Country Should Welcome Enhanced Federal Gun Regulations

I have a good history with guns.

I grew up in a family where guns were commonplace – my grandfather loved being a sportsman and hunted regularly. Since the age of 12, my father and I have hunted birds together. It’s a social activity where you can walk around and talk, rather than sit in the cold like a ninja in a deer blind, waiting for some unassuming animal to walk into your line of fire.

Just this past weekend, I went to a pheasant resort in mid-Michigan and had fun taking six birds and eating them with my family the next day. I walked more than eight miles with 30 pounds of gear, which can only be described as a good cardiovascular workout.

I am a gun owner. I own rifles, pistols, and shotguns, all of which are securely and responsibly stored in a high quality gun safe to which only I know the combination.

For the past six years, I also have been a concealed pistol license (CPL) holder in the state of Michigan. In 2010, I attended a very well-managed National Rifle Association endorsed training session in the Capitol area, and obtained my CPL shortly thereafter. I regularly shoot on pistol ranges to hone my skills to be as safe as I can be with a handgun.

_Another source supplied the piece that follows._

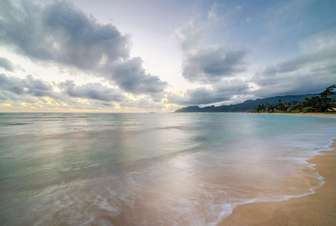view of beachfront at dawn on calm morning thumb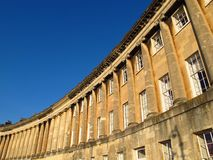 Royal Crescent Bath England Georgian architecture. Georgian terraced townhouses of the Royal Crescent create a gracious curve beneath a blue sky Royalty Free Stock Images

But with all of my training and family background, I don’t carry a weapon.

Why would I go to all of that trouble to become a CPL holder and yet not carry a concealed weapon? Because I strongly feel I do not have enough day to day familiarity with a handgun to be useful in a gunfight. It’s more likely I would do more harm than good with a firearm, as my once-a-month range time is still not sufficient to be accurate in pressure situations.

Police officers spend far more time with their duty weapons than I ever could and they are the first people to tell you that handguns are drawn only as a last resort. They pay attention to the background behind the target, only shooting when they have a clear shot. It’s not like the movies – the vast majority of officers would prefer never to use a weapon. And when they draw their gun, officers are trained to shoot center mass – the heart of their target. Again, only in Hollywood does the sheriff shoot the pistol out of a bandit’s hand. It just doesn’t happen.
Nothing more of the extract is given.